復興支援助成金

被災地で自伐林業家を育てる
土佐の森・救援隊

Focus48

当財団は、被災地の復旧・復興支援活動を行うNPOや社会福祉協議会などへの助成金制度を実施しています。助成先の一つ、「土佐の森・救援隊」の中嶋健造理事長に、活動を始めたきっかけやこれまでの活動内容、今後の抱負などについて聞きました。

東日本大震災の被災地・被災者への復興支援活動を開始した理由、きっかけを教えてください。

土佐の森・救援隊は、放置林の整備、森林環境保全に関する事業を行い、森林愛護や自然保護の啓発に貢献し、公益の増進に寄与することを目的に2007年に設立された団体です。
かつては当たり前だった「自分の山は自分で管理する」「自分一人でできなければ、地域のコミュニティで助け合う」ということを現代に取り戻し、自伐林業を復活、再生させることにより、日本の林業および山村の再生に貢献する活動を展開することを目指しています。
震災翌日、当団体主催で薪活用フォーラムを開催する予定で、講師に岩手県の「薪割リスト」である深澤光さんを呼んでいました。深澤さんは高知へ移動するため、震災当日東北新幹線で移動中に福島で被災しました。深澤さんはその直後から岩手県大槌町に入り、薪を活用した支援を展開。その際に私たちにも要請があり、2011年3月末から被災地支援を始めました。

これまでどんな活動をされてきたのですか。

大槌町吉里吉里地区の風呂のない避難所で、薪風呂をつくるボランティアから開始しました。その後、同地区で仕事を失った被災者に林業研修を始め、それまであまり活用されていなかった山林での自伐林業(自ら林業経営や作業を行い収入にしていく林業)による仕事づくりを支援しました。これは「土佐の森方式」と呼んでいるもので、自伐林業による森林整備を行いながら、建築用材やバイオマス材の出荷に発展させていくための技術研修会を実施します。この現場活動を核にしながら、地域経済に貢献するために出荷材の対価の一部として地域通貨の発行を提案したり、出荷材をよりシンプルな薪や木質バイオマスへと推進しながら、地域ぐるみの林地残材収集運搬システムを構築していこうとするものです。
1年目の活動では、震災後に地元で設立されたNPO法人吉里吉里国で研修を実施し、集落営林型自伐林業の確立を目指しました。大槌町全体の仕組みとして地域材収集体制を築き、町民であれば誰でも参画でき、副業としても収入を得られるように展開中です。これが一定の成果を上げ、他の被災地にも情報が伝わったことで、2012年には宮城県の気仙沼市や登米市、2013年には石巻市でも同じ取り組みを始めました。特に気仙沼では、三菱商事復興支援財団の産業復興・雇用創出支援案件である「気仙沼地域エネルギー開発の木質バイオマス発電事業」との協働を進めた結果、地域材の収集システムが稼働し、予想を超える成果を上げました。すでに100人近くが出荷により収入を得始め、その中から10数人が林業を主業にし始めています。

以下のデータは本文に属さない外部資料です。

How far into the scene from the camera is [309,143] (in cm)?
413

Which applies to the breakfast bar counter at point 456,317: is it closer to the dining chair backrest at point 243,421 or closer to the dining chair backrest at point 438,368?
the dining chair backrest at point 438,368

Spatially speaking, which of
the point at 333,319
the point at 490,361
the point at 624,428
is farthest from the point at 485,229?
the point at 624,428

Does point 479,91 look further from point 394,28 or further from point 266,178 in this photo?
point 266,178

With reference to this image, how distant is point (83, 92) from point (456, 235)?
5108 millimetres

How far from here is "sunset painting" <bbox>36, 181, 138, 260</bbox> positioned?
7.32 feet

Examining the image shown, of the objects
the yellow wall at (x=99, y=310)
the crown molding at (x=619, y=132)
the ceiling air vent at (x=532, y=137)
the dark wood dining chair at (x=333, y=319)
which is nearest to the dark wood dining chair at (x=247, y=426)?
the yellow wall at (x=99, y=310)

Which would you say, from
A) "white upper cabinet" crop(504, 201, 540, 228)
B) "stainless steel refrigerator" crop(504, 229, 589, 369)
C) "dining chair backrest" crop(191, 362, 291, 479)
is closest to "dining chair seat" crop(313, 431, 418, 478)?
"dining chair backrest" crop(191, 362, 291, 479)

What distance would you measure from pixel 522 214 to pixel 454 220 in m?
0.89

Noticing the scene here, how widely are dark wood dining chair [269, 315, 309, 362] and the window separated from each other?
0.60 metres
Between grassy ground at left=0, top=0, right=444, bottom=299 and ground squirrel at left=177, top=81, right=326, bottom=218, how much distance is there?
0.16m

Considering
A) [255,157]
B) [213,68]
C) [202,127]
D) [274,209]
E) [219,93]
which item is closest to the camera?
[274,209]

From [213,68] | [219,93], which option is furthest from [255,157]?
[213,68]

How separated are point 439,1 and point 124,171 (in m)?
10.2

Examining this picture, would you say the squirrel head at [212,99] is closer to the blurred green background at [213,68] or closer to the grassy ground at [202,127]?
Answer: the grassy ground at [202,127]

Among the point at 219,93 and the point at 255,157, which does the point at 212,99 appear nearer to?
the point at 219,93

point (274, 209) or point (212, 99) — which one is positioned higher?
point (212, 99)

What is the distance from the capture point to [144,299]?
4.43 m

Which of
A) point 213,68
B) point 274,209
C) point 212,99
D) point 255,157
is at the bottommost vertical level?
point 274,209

今後の活動予定や抱負を聞かせてください。自分たちの活動を通じて、被災地や被災者へ、どんな“希望”を与えたいとお考えですか。

これまでの日本の林業は、山林所有者や地域は自ら林業を実施せず、他者(森林組合や民間事業体)に委託する他者任せ(委託)林業が主流となっています。故に農山漁村地域では林業という仕事が消え去り、森林の放置につながりました。また委託型林業には多くの問題点があることがわかってきました。委託費(伐採費)を払うと主伐後の再造林費を捻出できず、林業の持続性が喪失する。また請け負う側が生産性を上げるため大規模施業化し、その負荷から森林環境破壊を誘発させています。このように地域就業(雇用)を奪い、森林経営の持続性を失い、環境破壊も誘発するという問題が表面化しています。
我々が取り組んでいる自伐林業・自伐型林業はこの現行林業の問題点を解決できる手法です。現に、大槌町ではわずか2年で被災者が自伐林業で自立し、気仙沼では100人近い地域住民が収入の場を得、10数人が自伐林業を主業にし始めています。NPO吉里吉里国は、長伐期施業に持っていき次世代へも引き継ぐと決意しています。また気仙沼は「森は海の恋人」発祥の地、海を育む森づくりは自伐林業にあり、と自信を深めています。このように自伐林業は地域就業を増やし、持続可能な環境共生型林業を展開し、次世代へも引き継ぎ、海をも育む画期的な林業であることを証明する展開が始まっています。
被災地では石巻市北上町や陸前高田市での支援も始まっています。「土佐の森方式」を被災地から全国の農山漁村地域に広げ、日本の森を元気にしていきたいと思っています。